==== Material to process ====

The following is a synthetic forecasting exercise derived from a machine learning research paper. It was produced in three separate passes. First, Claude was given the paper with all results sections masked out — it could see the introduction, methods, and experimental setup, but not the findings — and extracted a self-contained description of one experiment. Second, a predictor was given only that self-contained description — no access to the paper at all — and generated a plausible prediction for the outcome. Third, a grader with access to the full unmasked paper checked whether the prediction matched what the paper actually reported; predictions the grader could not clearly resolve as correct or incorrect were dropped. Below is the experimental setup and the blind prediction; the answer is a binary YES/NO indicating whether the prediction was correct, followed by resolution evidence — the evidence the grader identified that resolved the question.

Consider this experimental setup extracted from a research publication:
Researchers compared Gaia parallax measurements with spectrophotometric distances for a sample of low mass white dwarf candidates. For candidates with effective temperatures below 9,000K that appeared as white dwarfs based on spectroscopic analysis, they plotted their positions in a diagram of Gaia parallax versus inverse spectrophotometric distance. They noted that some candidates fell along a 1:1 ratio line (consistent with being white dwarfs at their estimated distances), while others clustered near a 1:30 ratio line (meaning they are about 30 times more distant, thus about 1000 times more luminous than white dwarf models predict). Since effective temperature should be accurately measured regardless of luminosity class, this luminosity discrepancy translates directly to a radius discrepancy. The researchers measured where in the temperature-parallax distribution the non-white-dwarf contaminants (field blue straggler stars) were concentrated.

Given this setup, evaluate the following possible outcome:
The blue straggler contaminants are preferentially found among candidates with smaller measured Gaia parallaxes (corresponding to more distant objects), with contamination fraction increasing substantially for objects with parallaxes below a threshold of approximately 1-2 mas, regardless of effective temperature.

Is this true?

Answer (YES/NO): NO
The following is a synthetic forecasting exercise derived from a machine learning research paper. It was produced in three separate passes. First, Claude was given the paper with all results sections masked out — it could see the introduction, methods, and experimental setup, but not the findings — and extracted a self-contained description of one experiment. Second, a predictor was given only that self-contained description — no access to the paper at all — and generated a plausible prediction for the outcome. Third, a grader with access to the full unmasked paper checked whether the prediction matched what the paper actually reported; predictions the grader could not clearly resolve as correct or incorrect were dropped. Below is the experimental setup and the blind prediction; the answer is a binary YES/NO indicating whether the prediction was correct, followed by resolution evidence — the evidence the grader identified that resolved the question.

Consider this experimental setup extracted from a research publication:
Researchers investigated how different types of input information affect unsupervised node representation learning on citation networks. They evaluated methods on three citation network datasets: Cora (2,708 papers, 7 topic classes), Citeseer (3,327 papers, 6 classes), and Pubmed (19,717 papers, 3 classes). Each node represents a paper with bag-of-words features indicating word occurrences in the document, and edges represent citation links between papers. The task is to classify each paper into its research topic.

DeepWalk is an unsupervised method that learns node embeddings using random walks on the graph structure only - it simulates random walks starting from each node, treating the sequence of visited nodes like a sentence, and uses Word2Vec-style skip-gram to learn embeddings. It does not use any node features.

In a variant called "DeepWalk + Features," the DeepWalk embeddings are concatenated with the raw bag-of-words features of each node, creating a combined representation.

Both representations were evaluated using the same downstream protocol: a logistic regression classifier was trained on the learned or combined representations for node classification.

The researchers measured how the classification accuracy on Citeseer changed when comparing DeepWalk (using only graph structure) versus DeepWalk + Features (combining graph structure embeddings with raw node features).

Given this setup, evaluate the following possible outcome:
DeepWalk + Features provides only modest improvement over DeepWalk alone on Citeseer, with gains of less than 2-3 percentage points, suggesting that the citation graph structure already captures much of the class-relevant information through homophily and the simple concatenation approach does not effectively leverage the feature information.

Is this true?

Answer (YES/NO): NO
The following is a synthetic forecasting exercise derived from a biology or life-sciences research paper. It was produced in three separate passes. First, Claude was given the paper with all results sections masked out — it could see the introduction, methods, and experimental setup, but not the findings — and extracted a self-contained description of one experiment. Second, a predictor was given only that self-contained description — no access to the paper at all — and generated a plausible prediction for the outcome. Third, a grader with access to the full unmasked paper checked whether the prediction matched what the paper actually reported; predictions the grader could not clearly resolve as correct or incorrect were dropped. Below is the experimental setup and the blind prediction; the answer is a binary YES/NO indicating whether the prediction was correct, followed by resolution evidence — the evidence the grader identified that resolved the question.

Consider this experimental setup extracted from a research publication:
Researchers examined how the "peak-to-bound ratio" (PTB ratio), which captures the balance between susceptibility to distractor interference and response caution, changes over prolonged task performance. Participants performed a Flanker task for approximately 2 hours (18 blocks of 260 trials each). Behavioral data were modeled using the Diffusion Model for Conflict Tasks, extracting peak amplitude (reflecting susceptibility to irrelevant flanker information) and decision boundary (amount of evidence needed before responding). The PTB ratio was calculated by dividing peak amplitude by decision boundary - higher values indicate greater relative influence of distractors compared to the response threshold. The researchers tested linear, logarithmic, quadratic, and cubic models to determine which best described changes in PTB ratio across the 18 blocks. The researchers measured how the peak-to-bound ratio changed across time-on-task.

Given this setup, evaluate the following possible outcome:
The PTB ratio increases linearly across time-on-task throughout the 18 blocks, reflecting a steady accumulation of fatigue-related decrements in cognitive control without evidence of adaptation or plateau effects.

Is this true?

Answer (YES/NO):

====

Task brief:
Repeat each entry above exactly as shown.

Answer box:
The following is a synthetic forecasting exercise derived from a machine learning research paper. It was produced in three separate passes. First, Claude was given the paper with all results sections masked out — it could see the introduction, methods, and experimental setup, but not the findings — and extracted a self-contained description of one experiment. Second, a predictor was given only that self-contained description — no access to the paper at all — and generated a plausible prediction for the outcome. Third, a grader with access to the full unmasked paper checked whether the prediction matched what the paper actually reported; predictions the grader could not clearly resolve as correct or incorrect were dropped. Below is the experimental setup and the blind prediction; the answer is a binary YES/NO indicating whether the prediction was correct, followed by resolution evidence — the evidence the grader identified that resolved the question.

Consider this experimental setup extracted from a research publication:
Researchers compared Gaia parallax measurements with spectrophotometric distances for a sample of low mass white dwarf candidates. For candidates with effective temperatures below 9,000K that appeared as white dwarfs based on spectroscopic analysis, they plotted their positions in a diagram of Gaia parallax versus inverse spectrophotometric distance. They noted that some candidates fell along a 1:1 ratio line (consistent with being white dwarfs at their estimated distances), while others clustered near a 1:30 ratio line (meaning they are about 30 times more distant, thus about 1000 times more luminous than white dwarf models predict). Since effective temperature should be accurately measured regardless of luminosity class, this luminosity discrepancy translates directly to a radius discrepancy. The researchers measured where in the temperature-parallax distribution the non-white-dwarf contaminants (field blue straggler stars) were concentrated.

Given this setup, evaluate the following possible outcome:
The blue straggler contaminants are preferentially found among candidates with smaller measured Gaia parallaxes (corresponding to more distant objects), with contamination fraction increasing substantially for objects with parallaxes below a threshold of approximately 1-2 mas, regardless of effective temperature.

Is this true?

Answer (YES/NO): NO
The following is a synthetic forecasting exercise derived from a machine learning research paper. It was produced in three separate passes. First, Claude was given the paper with all results sections masked out — it could see the introduction, methods, and experimental setup, but not the findings — and extracted a self-contained description of one experiment. Second, a predictor was given only that self-contained description — no access to the paper at all — and generated a plausible prediction for the outcome. Third, a grader with access to the full unmasked paper checked whether the prediction matched what the paper actually reported; predictions the grader could not clearly resolve as correct or incorrect were dropped. Below is the experimental setup and the blind prediction; the answer is a binary YES/NO indicating whether the prediction was correct, followed by resolution evidence — the evidence the grader identified that resolved the question.

Consider this experimental setup extracted from a research publication:
Researchers investigated how different types of input information affect unsupervised node representation learning on citation networks. They evaluated methods on three citation network datasets: Cora (2,708 papers, 7 topic classes), Citeseer (3,327 papers, 6 classes), and Pubmed (19,717 papers, 3 classes). Each node represents a paper with bag-of-words features indicating word occurrences in the document, and edges represent citation links between papers. The task is to classify each paper into its research topic.

DeepWalk is an unsupervised method that learns node embeddings using random walks on the graph structure only - it simulates random walks starting from each node, treating the sequence of visited nodes like a sentence, and uses Word2Vec-style skip-gram to learn embeddings. It does not use any node features.

In a variant called "DeepWalk + Features," the DeepWalk embeddings are concatenated with the raw bag-of-words features of each node, creating a combined representation.

Both representations were evaluated using the same downstream protocol: a logistic regression classifier was trained on the learned or combined representations for node classification.

The researchers measured how the classification accuracy on Citeseer changed when comparing DeepWalk (using only graph structure) versus DeepWalk + Features (combining graph structure embeddings with raw node features).

Given this setup, evaluate the following possible outcome:
DeepWalk + Features provides only modest improvement over DeepWalk alone on Citeseer, with gains of less than 2-3 percentage points, suggesting that the citation graph structure already captures much of the class-relevant information through homophily and the simple concatenation approach does not effectively leverage the feature information.

Is this true?

Answer (YES/NO): NO
The following is a synthetic forecasting exercise derived from a biology or life-sciences research paper. It was produced in three separate passes. First, Claude was given the paper with all results sections masked out — it could see the introduction, methods, and experimental setup, but not the findings — and extracted a self-contained description of one experiment. Second, a predictor was given only that self-contained description — no access to the paper at all — and generated a plausible prediction for the outcome. Third, a grader with access to the full unmasked paper checked whether the prediction matched what the paper actually reported; predictions the grader could not clearly resolve as correct or incorrect were dropped. Below is the experimental setup and the blind prediction; the answer is a binary YES/NO indicating whether the prediction was correct, followed by resolution evidence — the evidence the grader identified that resolved the question.

Consider this experimental setup extracted from a research publication:
Researchers examined how the "peak-to-bound ratio" (PTB ratio), which captures the balance between susceptibility to distractor interference and response caution, changes over prolonged task performance. Participants performed a Flanker task for approximately 2 hours (18 blocks of 260 trials each). Behavioral data were modeled using the Diffusion Model for Conflict Tasks, extracting peak amplitude (reflecting susceptibility to irrelevant flanker information) and decision boundary (amount of evidence needed before responding). The PTB ratio was calculated by dividing peak amplitude by decision boundary - higher values indicate greater relative influence of distractors compared to the response threshold. The researchers tested linear, logarithmic, quadratic, and cubic models to determine which best described changes in PTB ratio across the 18 blocks. The researchers measured how the peak-to-bound ratio changed across time-on-task.

Given this setup, evaluate the following possible outcome:
The PTB ratio increases linearly across time-on-task throughout the 18 blocks, reflecting a steady accumulation of fatigue-related decrements in cognitive control without evidence of adaptation or plateau effects.

Is this true?

Answer (YES/NO):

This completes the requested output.